Segundo a decisão de Dino, o ICB transferiu R$ 700 mil para a Dinâmica Editora e para o Instituto Super Poder Educacional. Paralelamente, a NTT Brasil, vinculada ao mesmo grupo empresarial, repassou R$ 750 mil à GoUp Entertainment.
Os investigadores destacam a proximidade temporal entre essas operações, embora afirmem que isso, por si só, não demonstre que o dinheiro tenha a mesma origem.
Entre 10 de novembro e 30 de dezembro de 2025, período que coincide com as filmagens de “Dark Horse”, a GoUp movimentou R$ 19 milhões.
Dentro desse total, a PF identificou R$ 750 mil enviados pela NTT Brasil e R$ 645,4 mil transferidos pelo próprio Mário Frias.
Leia também: Dark Horse: PF faz buscas contra Mario Frias e produtora de filme sobre Bolsonaro em investigação sobre emendas
Outro eixo da apuração envolve R$ 2 milhões em emendas parlamentares destinadas por Frias ao Instituto Conhecer Brasil.

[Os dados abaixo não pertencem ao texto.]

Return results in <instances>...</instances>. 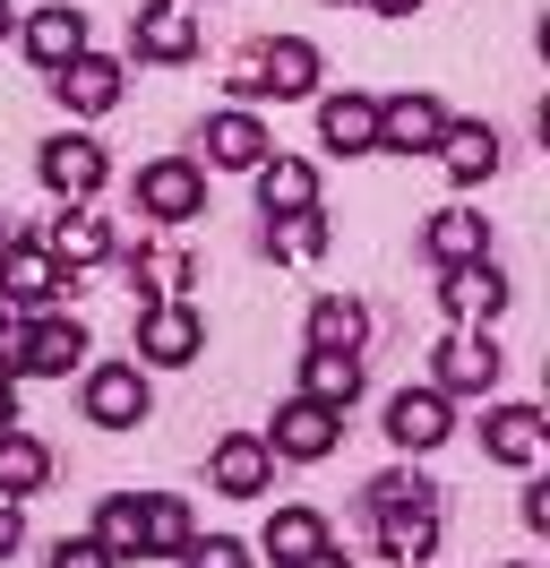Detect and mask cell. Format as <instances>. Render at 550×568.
Masks as SVG:
<instances>
[{
	"mask_svg": "<svg viewBox=\"0 0 550 568\" xmlns=\"http://www.w3.org/2000/svg\"><path fill=\"white\" fill-rule=\"evenodd\" d=\"M318 78H327V52L309 36H267L249 43L233 61V95L241 104H258V95H275V104H302V95H318Z\"/></svg>",
	"mask_w": 550,
	"mask_h": 568,
	"instance_id": "cell-1",
	"label": "cell"
},
{
	"mask_svg": "<svg viewBox=\"0 0 550 568\" xmlns=\"http://www.w3.org/2000/svg\"><path fill=\"white\" fill-rule=\"evenodd\" d=\"M206 354V320L190 302H138V371H190Z\"/></svg>",
	"mask_w": 550,
	"mask_h": 568,
	"instance_id": "cell-2",
	"label": "cell"
},
{
	"mask_svg": "<svg viewBox=\"0 0 550 568\" xmlns=\"http://www.w3.org/2000/svg\"><path fill=\"white\" fill-rule=\"evenodd\" d=\"M34 173H43V190H52L61 207H86L103 181H112V155H103V146L86 139V130H61V139H43Z\"/></svg>",
	"mask_w": 550,
	"mask_h": 568,
	"instance_id": "cell-3",
	"label": "cell"
},
{
	"mask_svg": "<svg viewBox=\"0 0 550 568\" xmlns=\"http://www.w3.org/2000/svg\"><path fill=\"white\" fill-rule=\"evenodd\" d=\"M130 52L155 61V70L198 61V9H190V0H138L130 9Z\"/></svg>",
	"mask_w": 550,
	"mask_h": 568,
	"instance_id": "cell-4",
	"label": "cell"
},
{
	"mask_svg": "<svg viewBox=\"0 0 550 568\" xmlns=\"http://www.w3.org/2000/svg\"><path fill=\"white\" fill-rule=\"evenodd\" d=\"M258 439H267V457H284V465H318V457H336L344 414H327L318 396H284V405H275V430H258Z\"/></svg>",
	"mask_w": 550,
	"mask_h": 568,
	"instance_id": "cell-5",
	"label": "cell"
},
{
	"mask_svg": "<svg viewBox=\"0 0 550 568\" xmlns=\"http://www.w3.org/2000/svg\"><path fill=\"white\" fill-rule=\"evenodd\" d=\"M78 405H86V423H95V430H138L146 414H155V388H146L138 362H95Z\"/></svg>",
	"mask_w": 550,
	"mask_h": 568,
	"instance_id": "cell-6",
	"label": "cell"
},
{
	"mask_svg": "<svg viewBox=\"0 0 550 568\" xmlns=\"http://www.w3.org/2000/svg\"><path fill=\"white\" fill-rule=\"evenodd\" d=\"M52 95H61V112H78V121H103V112L130 95V70H121L112 52H95V43H86L78 61H61V70H52Z\"/></svg>",
	"mask_w": 550,
	"mask_h": 568,
	"instance_id": "cell-7",
	"label": "cell"
},
{
	"mask_svg": "<svg viewBox=\"0 0 550 568\" xmlns=\"http://www.w3.org/2000/svg\"><path fill=\"white\" fill-rule=\"evenodd\" d=\"M198 207H206V164H190V155H155V164L138 173V215L190 224Z\"/></svg>",
	"mask_w": 550,
	"mask_h": 568,
	"instance_id": "cell-8",
	"label": "cell"
},
{
	"mask_svg": "<svg viewBox=\"0 0 550 568\" xmlns=\"http://www.w3.org/2000/svg\"><path fill=\"white\" fill-rule=\"evenodd\" d=\"M447 430H456V396H439V388H396L387 396V439H396L405 457H430Z\"/></svg>",
	"mask_w": 550,
	"mask_h": 568,
	"instance_id": "cell-9",
	"label": "cell"
},
{
	"mask_svg": "<svg viewBox=\"0 0 550 568\" xmlns=\"http://www.w3.org/2000/svg\"><path fill=\"white\" fill-rule=\"evenodd\" d=\"M61 284H78V276H61V258H52V250L9 233V250H0V302H9V311H43Z\"/></svg>",
	"mask_w": 550,
	"mask_h": 568,
	"instance_id": "cell-10",
	"label": "cell"
},
{
	"mask_svg": "<svg viewBox=\"0 0 550 568\" xmlns=\"http://www.w3.org/2000/svg\"><path fill=\"white\" fill-rule=\"evenodd\" d=\"M206 483L224 499H258L275 483V457H267V439L258 430H224L215 448H206Z\"/></svg>",
	"mask_w": 550,
	"mask_h": 568,
	"instance_id": "cell-11",
	"label": "cell"
},
{
	"mask_svg": "<svg viewBox=\"0 0 550 568\" xmlns=\"http://www.w3.org/2000/svg\"><path fill=\"white\" fill-rule=\"evenodd\" d=\"M439 130H447V104H439V95H421V87H405V95L378 104V146H396V155H430Z\"/></svg>",
	"mask_w": 550,
	"mask_h": 568,
	"instance_id": "cell-12",
	"label": "cell"
},
{
	"mask_svg": "<svg viewBox=\"0 0 550 568\" xmlns=\"http://www.w3.org/2000/svg\"><path fill=\"white\" fill-rule=\"evenodd\" d=\"M267 155H275V139H267V121H258L249 104H233V112L206 121V164H215V173H258Z\"/></svg>",
	"mask_w": 550,
	"mask_h": 568,
	"instance_id": "cell-13",
	"label": "cell"
},
{
	"mask_svg": "<svg viewBox=\"0 0 550 568\" xmlns=\"http://www.w3.org/2000/svg\"><path fill=\"white\" fill-rule=\"evenodd\" d=\"M439 311H447V320H465V327H490L499 311H508V276H499L490 258H465V267H447Z\"/></svg>",
	"mask_w": 550,
	"mask_h": 568,
	"instance_id": "cell-14",
	"label": "cell"
},
{
	"mask_svg": "<svg viewBox=\"0 0 550 568\" xmlns=\"http://www.w3.org/2000/svg\"><path fill=\"white\" fill-rule=\"evenodd\" d=\"M542 439H550L542 405H490V414H481V457L490 465H516V474H524V465L542 457Z\"/></svg>",
	"mask_w": 550,
	"mask_h": 568,
	"instance_id": "cell-15",
	"label": "cell"
},
{
	"mask_svg": "<svg viewBox=\"0 0 550 568\" xmlns=\"http://www.w3.org/2000/svg\"><path fill=\"white\" fill-rule=\"evenodd\" d=\"M430 371H439V379H430L439 396H490V388H499V345L465 327V336H447V345H439Z\"/></svg>",
	"mask_w": 550,
	"mask_h": 568,
	"instance_id": "cell-16",
	"label": "cell"
},
{
	"mask_svg": "<svg viewBox=\"0 0 550 568\" xmlns=\"http://www.w3.org/2000/svg\"><path fill=\"white\" fill-rule=\"evenodd\" d=\"M43 250L61 258V276L103 267V258H112V224H103V215H86V207H61L52 224H43Z\"/></svg>",
	"mask_w": 550,
	"mask_h": 568,
	"instance_id": "cell-17",
	"label": "cell"
},
{
	"mask_svg": "<svg viewBox=\"0 0 550 568\" xmlns=\"http://www.w3.org/2000/svg\"><path fill=\"white\" fill-rule=\"evenodd\" d=\"M318 139L336 155H378V95H318Z\"/></svg>",
	"mask_w": 550,
	"mask_h": 568,
	"instance_id": "cell-18",
	"label": "cell"
},
{
	"mask_svg": "<svg viewBox=\"0 0 550 568\" xmlns=\"http://www.w3.org/2000/svg\"><path fill=\"white\" fill-rule=\"evenodd\" d=\"M18 43H27L34 70L52 78L61 61H78V52H86V9H34L27 27H18Z\"/></svg>",
	"mask_w": 550,
	"mask_h": 568,
	"instance_id": "cell-19",
	"label": "cell"
},
{
	"mask_svg": "<svg viewBox=\"0 0 550 568\" xmlns=\"http://www.w3.org/2000/svg\"><path fill=\"white\" fill-rule=\"evenodd\" d=\"M430 155L447 164V181H465V190H473V181L499 173V130H490V121H447Z\"/></svg>",
	"mask_w": 550,
	"mask_h": 568,
	"instance_id": "cell-20",
	"label": "cell"
},
{
	"mask_svg": "<svg viewBox=\"0 0 550 568\" xmlns=\"http://www.w3.org/2000/svg\"><path fill=\"white\" fill-rule=\"evenodd\" d=\"M86 362V327L78 320H27V371L18 379H69Z\"/></svg>",
	"mask_w": 550,
	"mask_h": 568,
	"instance_id": "cell-21",
	"label": "cell"
},
{
	"mask_svg": "<svg viewBox=\"0 0 550 568\" xmlns=\"http://www.w3.org/2000/svg\"><path fill=\"white\" fill-rule=\"evenodd\" d=\"M370 345V311L353 293H318L309 302V354H361Z\"/></svg>",
	"mask_w": 550,
	"mask_h": 568,
	"instance_id": "cell-22",
	"label": "cell"
},
{
	"mask_svg": "<svg viewBox=\"0 0 550 568\" xmlns=\"http://www.w3.org/2000/svg\"><path fill=\"white\" fill-rule=\"evenodd\" d=\"M421 250L439 258V267H465V258H490V215L473 207H439L421 224Z\"/></svg>",
	"mask_w": 550,
	"mask_h": 568,
	"instance_id": "cell-23",
	"label": "cell"
},
{
	"mask_svg": "<svg viewBox=\"0 0 550 568\" xmlns=\"http://www.w3.org/2000/svg\"><path fill=\"white\" fill-rule=\"evenodd\" d=\"M378 551L405 560V568H421L430 551H439V499H430V508H378Z\"/></svg>",
	"mask_w": 550,
	"mask_h": 568,
	"instance_id": "cell-24",
	"label": "cell"
},
{
	"mask_svg": "<svg viewBox=\"0 0 550 568\" xmlns=\"http://www.w3.org/2000/svg\"><path fill=\"white\" fill-rule=\"evenodd\" d=\"M249 181H258V207H267V215L318 207V164H302V155H267Z\"/></svg>",
	"mask_w": 550,
	"mask_h": 568,
	"instance_id": "cell-25",
	"label": "cell"
},
{
	"mask_svg": "<svg viewBox=\"0 0 550 568\" xmlns=\"http://www.w3.org/2000/svg\"><path fill=\"white\" fill-rule=\"evenodd\" d=\"M43 483H52V448H43L34 430L9 423V430H0V491H9V499H34Z\"/></svg>",
	"mask_w": 550,
	"mask_h": 568,
	"instance_id": "cell-26",
	"label": "cell"
},
{
	"mask_svg": "<svg viewBox=\"0 0 550 568\" xmlns=\"http://www.w3.org/2000/svg\"><path fill=\"white\" fill-rule=\"evenodd\" d=\"M95 542L112 560H146V491H112L95 508Z\"/></svg>",
	"mask_w": 550,
	"mask_h": 568,
	"instance_id": "cell-27",
	"label": "cell"
},
{
	"mask_svg": "<svg viewBox=\"0 0 550 568\" xmlns=\"http://www.w3.org/2000/svg\"><path fill=\"white\" fill-rule=\"evenodd\" d=\"M302 396H318L327 414H353V396H361V354H302Z\"/></svg>",
	"mask_w": 550,
	"mask_h": 568,
	"instance_id": "cell-28",
	"label": "cell"
},
{
	"mask_svg": "<svg viewBox=\"0 0 550 568\" xmlns=\"http://www.w3.org/2000/svg\"><path fill=\"white\" fill-rule=\"evenodd\" d=\"M309 551H327V517H318V508H275L267 517V560L293 568V560H309Z\"/></svg>",
	"mask_w": 550,
	"mask_h": 568,
	"instance_id": "cell-29",
	"label": "cell"
},
{
	"mask_svg": "<svg viewBox=\"0 0 550 568\" xmlns=\"http://www.w3.org/2000/svg\"><path fill=\"white\" fill-rule=\"evenodd\" d=\"M267 250H275V258H293V267H309V258L327 250V215H318V207L267 215Z\"/></svg>",
	"mask_w": 550,
	"mask_h": 568,
	"instance_id": "cell-30",
	"label": "cell"
},
{
	"mask_svg": "<svg viewBox=\"0 0 550 568\" xmlns=\"http://www.w3.org/2000/svg\"><path fill=\"white\" fill-rule=\"evenodd\" d=\"M190 508H181V499L172 491H146V560H181V551H190Z\"/></svg>",
	"mask_w": 550,
	"mask_h": 568,
	"instance_id": "cell-31",
	"label": "cell"
},
{
	"mask_svg": "<svg viewBox=\"0 0 550 568\" xmlns=\"http://www.w3.org/2000/svg\"><path fill=\"white\" fill-rule=\"evenodd\" d=\"M130 276H146V302H181V284L198 276V267H190L181 250H138V258H130Z\"/></svg>",
	"mask_w": 550,
	"mask_h": 568,
	"instance_id": "cell-32",
	"label": "cell"
},
{
	"mask_svg": "<svg viewBox=\"0 0 550 568\" xmlns=\"http://www.w3.org/2000/svg\"><path fill=\"white\" fill-rule=\"evenodd\" d=\"M430 499H439V491H430L412 465H387V474L370 483V517H378V508H430Z\"/></svg>",
	"mask_w": 550,
	"mask_h": 568,
	"instance_id": "cell-33",
	"label": "cell"
},
{
	"mask_svg": "<svg viewBox=\"0 0 550 568\" xmlns=\"http://www.w3.org/2000/svg\"><path fill=\"white\" fill-rule=\"evenodd\" d=\"M181 560L190 568H249V542H233V534H190Z\"/></svg>",
	"mask_w": 550,
	"mask_h": 568,
	"instance_id": "cell-34",
	"label": "cell"
},
{
	"mask_svg": "<svg viewBox=\"0 0 550 568\" xmlns=\"http://www.w3.org/2000/svg\"><path fill=\"white\" fill-rule=\"evenodd\" d=\"M18 371H27V311L0 302V379H18Z\"/></svg>",
	"mask_w": 550,
	"mask_h": 568,
	"instance_id": "cell-35",
	"label": "cell"
},
{
	"mask_svg": "<svg viewBox=\"0 0 550 568\" xmlns=\"http://www.w3.org/2000/svg\"><path fill=\"white\" fill-rule=\"evenodd\" d=\"M52 568H121V560L103 551L95 534H61V542H52Z\"/></svg>",
	"mask_w": 550,
	"mask_h": 568,
	"instance_id": "cell-36",
	"label": "cell"
},
{
	"mask_svg": "<svg viewBox=\"0 0 550 568\" xmlns=\"http://www.w3.org/2000/svg\"><path fill=\"white\" fill-rule=\"evenodd\" d=\"M18 542H27V499H9V491H0V560H9Z\"/></svg>",
	"mask_w": 550,
	"mask_h": 568,
	"instance_id": "cell-37",
	"label": "cell"
},
{
	"mask_svg": "<svg viewBox=\"0 0 550 568\" xmlns=\"http://www.w3.org/2000/svg\"><path fill=\"white\" fill-rule=\"evenodd\" d=\"M524 526L550 534V483H533V491H524Z\"/></svg>",
	"mask_w": 550,
	"mask_h": 568,
	"instance_id": "cell-38",
	"label": "cell"
},
{
	"mask_svg": "<svg viewBox=\"0 0 550 568\" xmlns=\"http://www.w3.org/2000/svg\"><path fill=\"white\" fill-rule=\"evenodd\" d=\"M293 568H353V560H344L336 542H327V551H309V560H293Z\"/></svg>",
	"mask_w": 550,
	"mask_h": 568,
	"instance_id": "cell-39",
	"label": "cell"
},
{
	"mask_svg": "<svg viewBox=\"0 0 550 568\" xmlns=\"http://www.w3.org/2000/svg\"><path fill=\"white\" fill-rule=\"evenodd\" d=\"M18 423V379H0V430Z\"/></svg>",
	"mask_w": 550,
	"mask_h": 568,
	"instance_id": "cell-40",
	"label": "cell"
},
{
	"mask_svg": "<svg viewBox=\"0 0 550 568\" xmlns=\"http://www.w3.org/2000/svg\"><path fill=\"white\" fill-rule=\"evenodd\" d=\"M361 9H378V18H412L421 0H361Z\"/></svg>",
	"mask_w": 550,
	"mask_h": 568,
	"instance_id": "cell-41",
	"label": "cell"
},
{
	"mask_svg": "<svg viewBox=\"0 0 550 568\" xmlns=\"http://www.w3.org/2000/svg\"><path fill=\"white\" fill-rule=\"evenodd\" d=\"M9 36H18V9H9V0H0V43H9Z\"/></svg>",
	"mask_w": 550,
	"mask_h": 568,
	"instance_id": "cell-42",
	"label": "cell"
},
{
	"mask_svg": "<svg viewBox=\"0 0 550 568\" xmlns=\"http://www.w3.org/2000/svg\"><path fill=\"white\" fill-rule=\"evenodd\" d=\"M0 250H9V224H0Z\"/></svg>",
	"mask_w": 550,
	"mask_h": 568,
	"instance_id": "cell-43",
	"label": "cell"
},
{
	"mask_svg": "<svg viewBox=\"0 0 550 568\" xmlns=\"http://www.w3.org/2000/svg\"><path fill=\"white\" fill-rule=\"evenodd\" d=\"M516 568H533V560H516Z\"/></svg>",
	"mask_w": 550,
	"mask_h": 568,
	"instance_id": "cell-44",
	"label": "cell"
},
{
	"mask_svg": "<svg viewBox=\"0 0 550 568\" xmlns=\"http://www.w3.org/2000/svg\"><path fill=\"white\" fill-rule=\"evenodd\" d=\"M190 9H198V0H190Z\"/></svg>",
	"mask_w": 550,
	"mask_h": 568,
	"instance_id": "cell-45",
	"label": "cell"
}]
</instances>
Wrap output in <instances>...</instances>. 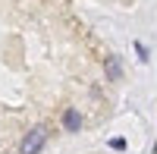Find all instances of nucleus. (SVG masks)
Returning <instances> with one entry per match:
<instances>
[{
  "mask_svg": "<svg viewBox=\"0 0 157 154\" xmlns=\"http://www.w3.org/2000/svg\"><path fill=\"white\" fill-rule=\"evenodd\" d=\"M44 142H47V129H44V126H35V129L22 138L19 151H22V154H38V151L44 148Z\"/></svg>",
  "mask_w": 157,
  "mask_h": 154,
  "instance_id": "1",
  "label": "nucleus"
},
{
  "mask_svg": "<svg viewBox=\"0 0 157 154\" xmlns=\"http://www.w3.org/2000/svg\"><path fill=\"white\" fill-rule=\"evenodd\" d=\"M63 126H66V132H78L82 129V113L78 110H66L63 113Z\"/></svg>",
  "mask_w": 157,
  "mask_h": 154,
  "instance_id": "2",
  "label": "nucleus"
},
{
  "mask_svg": "<svg viewBox=\"0 0 157 154\" xmlns=\"http://www.w3.org/2000/svg\"><path fill=\"white\" fill-rule=\"evenodd\" d=\"M107 75H110V82L123 79V69H120V60H116V57H107Z\"/></svg>",
  "mask_w": 157,
  "mask_h": 154,
  "instance_id": "3",
  "label": "nucleus"
},
{
  "mask_svg": "<svg viewBox=\"0 0 157 154\" xmlns=\"http://www.w3.org/2000/svg\"><path fill=\"white\" fill-rule=\"evenodd\" d=\"M110 148H113V151H126V138H113Z\"/></svg>",
  "mask_w": 157,
  "mask_h": 154,
  "instance_id": "4",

A PF também analisa o contrato de R$ 108 milhões firmado entre a entidade e a Prefeitura de São Paulo para instalação e manutenção de pontos de Wi-Fi em regiões periféricas da capital.
Os investigadores apuram contratos e transferências realizados a partir dessas estruturas para determinar se houve simulação de serviços, desvio de recursos públicos ou direcionamento de dinheiro para finalidades diferentes das previstas.
A Go7, o ICB, a GoUp Entertainment e Karina Gama foram alvos das medidas autorizadas por Dino. Mário Frias também foi alvo de busca e apreensão.